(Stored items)
============================================================

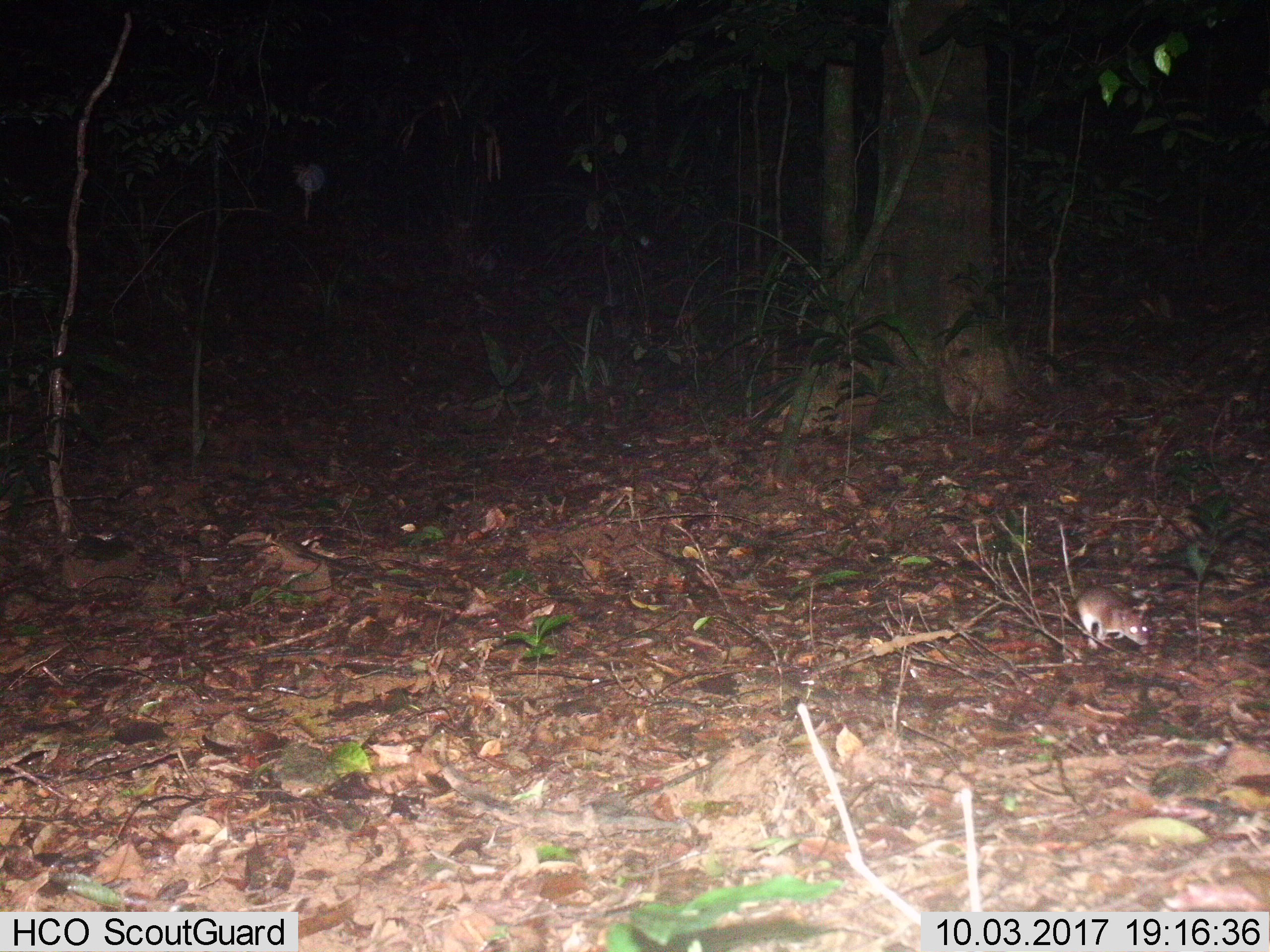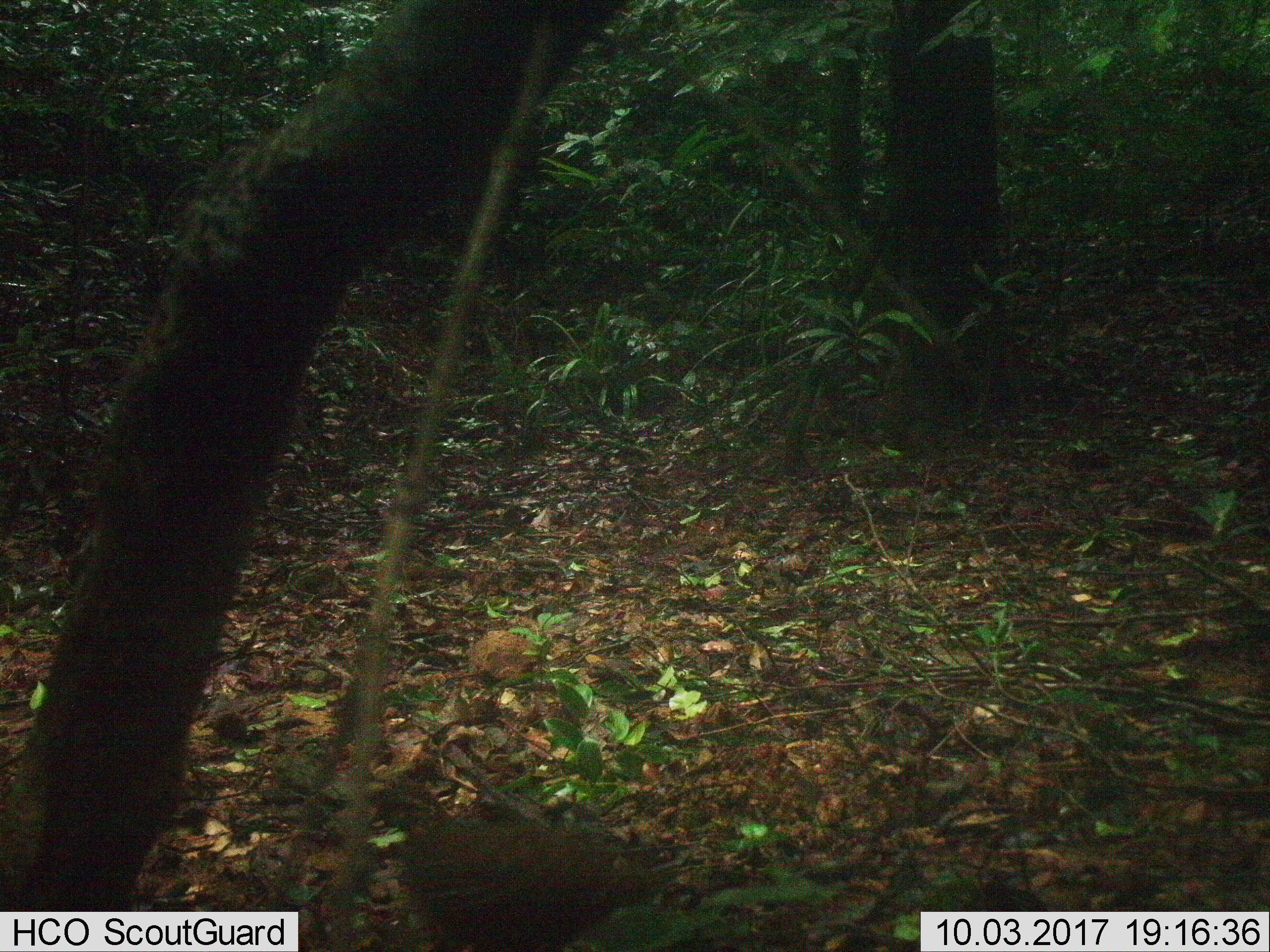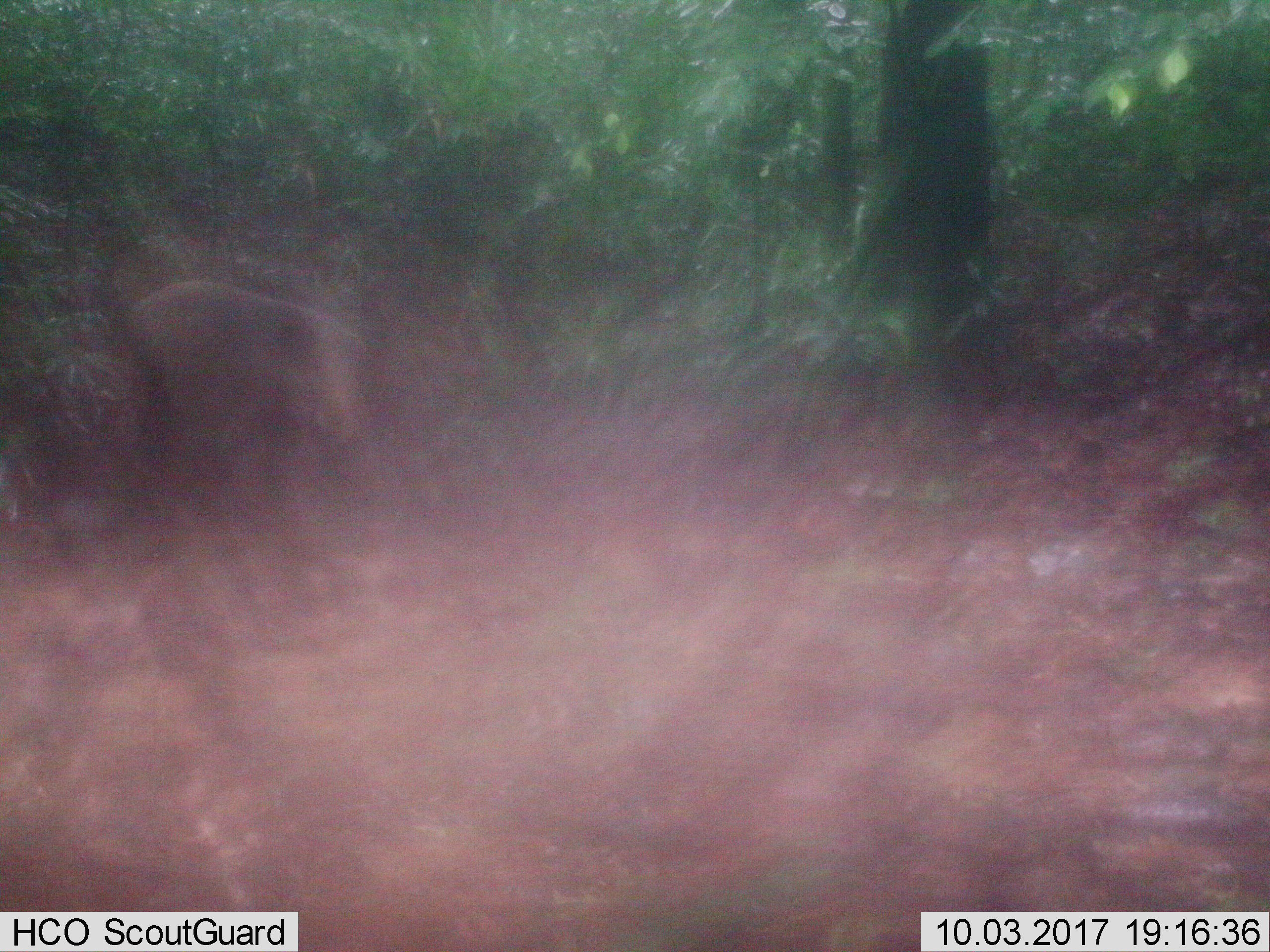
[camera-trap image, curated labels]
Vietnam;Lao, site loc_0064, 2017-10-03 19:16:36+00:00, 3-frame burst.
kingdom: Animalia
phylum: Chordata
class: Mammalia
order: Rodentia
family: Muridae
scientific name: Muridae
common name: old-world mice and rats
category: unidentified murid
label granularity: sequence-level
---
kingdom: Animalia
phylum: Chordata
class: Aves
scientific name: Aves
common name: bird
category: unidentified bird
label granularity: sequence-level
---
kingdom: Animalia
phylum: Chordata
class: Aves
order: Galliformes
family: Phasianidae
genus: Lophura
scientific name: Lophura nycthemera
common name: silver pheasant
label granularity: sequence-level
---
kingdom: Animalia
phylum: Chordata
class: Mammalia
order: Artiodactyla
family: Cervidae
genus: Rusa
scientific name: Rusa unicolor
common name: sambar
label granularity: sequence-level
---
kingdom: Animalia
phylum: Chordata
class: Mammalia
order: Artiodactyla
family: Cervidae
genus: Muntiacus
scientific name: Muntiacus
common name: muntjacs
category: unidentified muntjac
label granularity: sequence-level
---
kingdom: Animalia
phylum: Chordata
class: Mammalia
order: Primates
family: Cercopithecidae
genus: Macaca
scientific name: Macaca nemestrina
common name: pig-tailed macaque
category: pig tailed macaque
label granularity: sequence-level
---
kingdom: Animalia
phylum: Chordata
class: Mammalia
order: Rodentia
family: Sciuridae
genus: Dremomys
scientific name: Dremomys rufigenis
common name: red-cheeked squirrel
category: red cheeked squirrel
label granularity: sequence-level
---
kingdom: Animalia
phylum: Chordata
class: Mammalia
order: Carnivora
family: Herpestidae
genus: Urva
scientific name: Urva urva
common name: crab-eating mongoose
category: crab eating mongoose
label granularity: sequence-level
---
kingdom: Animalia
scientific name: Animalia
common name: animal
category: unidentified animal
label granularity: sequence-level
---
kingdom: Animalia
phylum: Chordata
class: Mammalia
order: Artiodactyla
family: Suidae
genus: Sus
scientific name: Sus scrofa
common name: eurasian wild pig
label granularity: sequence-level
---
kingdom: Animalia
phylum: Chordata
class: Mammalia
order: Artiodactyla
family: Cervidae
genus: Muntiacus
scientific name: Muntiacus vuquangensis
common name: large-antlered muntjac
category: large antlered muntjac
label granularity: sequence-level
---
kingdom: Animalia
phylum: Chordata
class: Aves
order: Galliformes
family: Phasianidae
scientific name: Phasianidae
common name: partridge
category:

============================================================

§ The problem:
Output every entry word for word, but omit the pictures.

§ Exercise answer:
[camera-trap image, curated labels]
Vietnam;Lao, site loc_0064, 2017-10-03 19:16:36+00:00, 3-frame burst.
kingdom: Animalia
phylum: Chordata
class: Mammalia
order: Rodentia
family: Muridae
scientific name: Muridae
common name: old-world mice and rats
category: unidentified murid
label granularity: sequence-level
---
kingdom: Animalia
phylum: Chordata
class: Aves
scientific name: Aves
common name: bird
category: unidentified bird
label granularity: sequence-level
---
kingdom: Animalia
phylum: Chordata
class: Aves
order: Galliformes
family: Phasianidae
genus: Lophura
scientific name: Lophura nycthemera
common name: silver pheasant
label granularity: sequence-level
---
kingdom: Animalia
phylum: Chordata
class: Mammalia
order: Artiodactyla
family: Cervidae
genus: Rusa
scientific name: Rusa unicolor
common name: sambar
label granularity: sequence-level
---
kingdom: Animalia
phylum: Chordata
class: Mammalia
order: Artiodactyla
family: Cervidae
genus: Muntiacus
scientific name: Muntiacus
common name: muntjacs
category: unidentified muntjac
label granularity: sequence-level
---
kingdom: Animalia
phylum: Chordata
class: Mammalia
order: Primates
family: Cercopithecidae
genus: Macaca
scientific name: Macaca nemestrina
common name: pig-tailed macaque
category: pig tailed macaque
label granularity: sequence-level
---
kingdom: Animalia
phylum: Chordata
class: Mammalia
order: Rodentia
family: Sciuridae
genus: Dremomys
scientific name: Dremomys rufigenis
common name: red-cheeked squirrel
category: red cheeked squirrel
label granularity: sequence-level
---
kingdom: Animalia
phylum: Chordata
class: Mammalia
order: Carnivora
family: Herpestidae
genus: Urva
scientific name: Urva urva
common name: crab-eating mongoose
category: crab eating mongoose
label granularity: sequence-level
---
kingdom: Animalia
scientific name: Animalia
common name: animal
category: unidentified animal
label granularity: sequence-level
---
kingdom: Animalia
phylum: Chordata
class: Mammalia
order: Artiodactyla
family: Suidae
genus: Sus
scientific name: Sus scrofa
common name: eurasian wild pig
label granularity: sequence-level
---
kingdom: Animalia
phylum: Chordata
class: Mammalia
order: Artiodactyla
family: Cervidae
genus: Muntiacus
scientific name: Muntiacus vuquangensis
common name: large-antlered muntjac
category: large antlered muntjac
label granularity: sequence-level
---
kingdom: Animalia
phylum: Chordata
class: Aves
order: Galliformes
family: Phasianidae
scientific name: Phasianidae
common name: partridge
category:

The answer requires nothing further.